Shiley was to leave before Christmas
2003. Kidnappings, beheadings and car bombings were the daily headlines and he circled the airport anxiously four times in
his car. "I could not get myself out of the car. It was like peeling myself off the seat."
His introduction to the
war zone was ABC's weekly Saturday morning "shuttle" -- 11 armor-plated, bullet-proof, white Chevy Suburbans driving in wedge
formation at 100 mph along Route 1 from Amman, Jordan, to Baghdad. The 10-hour trip took them through Fallujah, the country's
most violence-prone city and part of the rebellious Sunni Triangle.
Driving through Fallujah, the armed Jordanian
drivers didn't take any chances, bumping cars that got in their way off the road. Shiley and the others had to don bullet-proof
vests and lay on the floor. "It was probably the scariest part of the whole experience," says Shiley, who had begun filming.
His untold stories of Iraq include a day at Saddam's mine fields on the border between Kurdistan and Iraq. The 30
million mines behind lines of red flags printed with skull-and-crossbones symbols were being removed by workers paid $10 a
day. He spent Christmas Eve with U.S. soldiers listening to gunfire and helicopters and visited an Iraqi hospital for mine
victims where children sit with faces, legs and arms melted by the mines' sulfuric acid.
He finds a civilian bomb
shelter hit by a U.S. laser-guided, bunker-busting, smart bomb during the first Gulf War. The shelter was lined with three
layers of 6-foot-thick, reinforced concrete. There were 345 people inside. "The heat was so great when it detonated it literally
seared people to the walls. It burned them so bad you could see the outlines of people. It's ghastly. It's like the shadow
of a ghost." The shelter now contains gravestones, photos of victims and a clock set at the time of the explosion. "It's just
one person's perspective," Shiley says of his film. "I didn't try to push an agenda. It's my personal experience. It's disturbing.
It's sad. There are people out there who don't want to think. They want to think that everything we (the U.S.) touch turns
to gold. "We're trying to make a neutral film. It's so messed up over there. We are our own worst enemy in so many ways."
Shiley believes he has a better perspective on what is going on in Iraq than most soldiers stationed there. "I respect
the soldiers. I was embedded with them for two weeks, wore the uniform of the military and trained to be a gunner on a tank.
Even so, I'll tell you that so many of them don't understand Iraqi culture. "Few speak two words of the language and the vast
majority never get off the base, never get around the people. They just don't do that. They're up in a tank or in a unit sweeping
for insurgents -- although the people that do that are a very small part of what they do over there. Most know relatively
little about the country and may or may not have met an Iraqi."
Shiley says response to "Inside Iraq: The Untold Stories"
has been polarized at the universities and colleges he has visited.

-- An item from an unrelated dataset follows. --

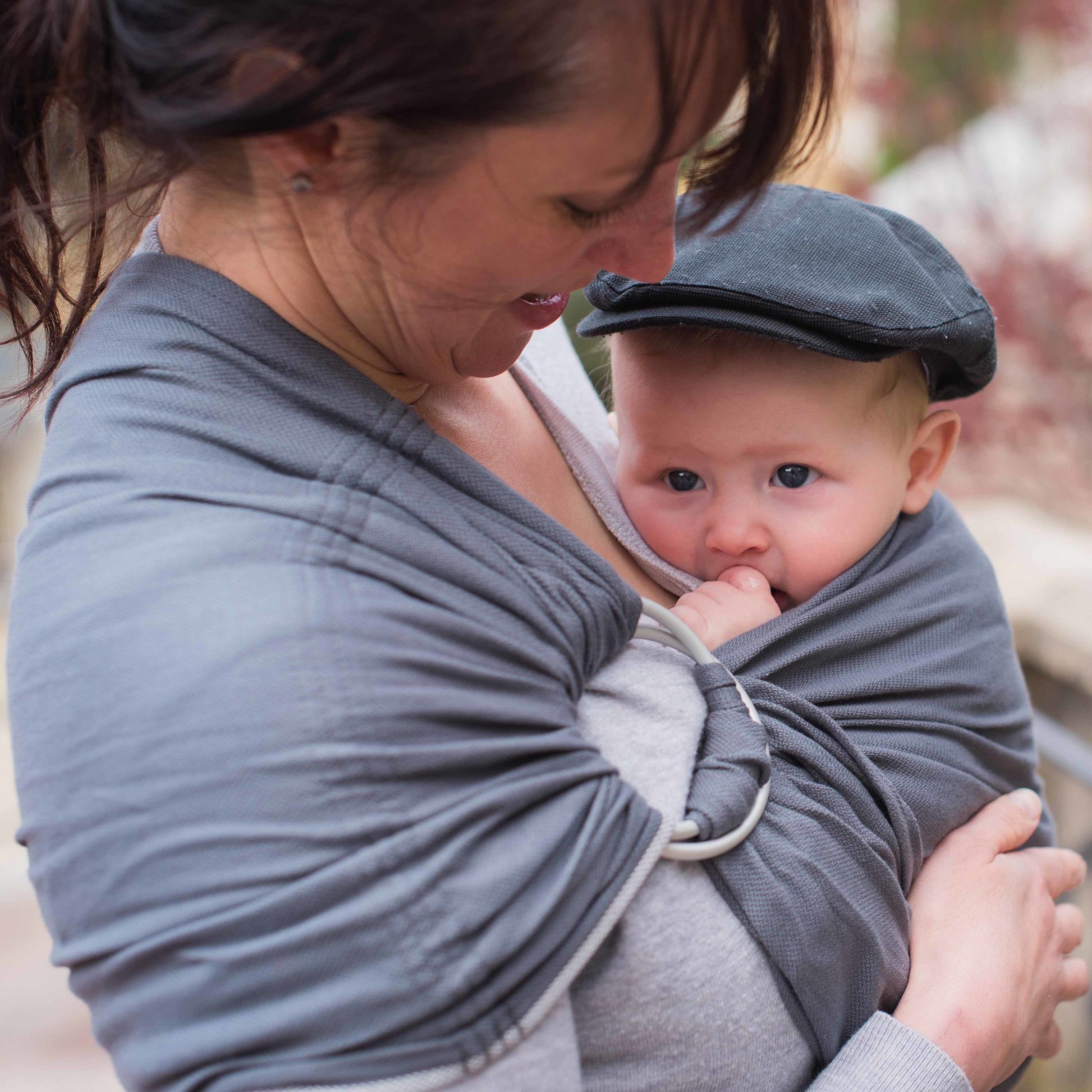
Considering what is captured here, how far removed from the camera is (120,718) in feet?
Result: 2.32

In one place, a Vietnam veteran jumped on stage screaming
and cursing Shiley and his film. He had to be removed by security guards. Other times, he says, people bought the video before
the show and demanded their money back afterward. Others have approached him with tears in their eyes saying it's the greatest
thing they've ever seen. He is entering the film at the Sundance and Cannes film festivals.
He is planning a new film
about the civil war in Sudan, Africa. "I feel I've done something far greater than I ever thought," says Shiley. "I'm just
one guy and his camera ... I just shot what I saw."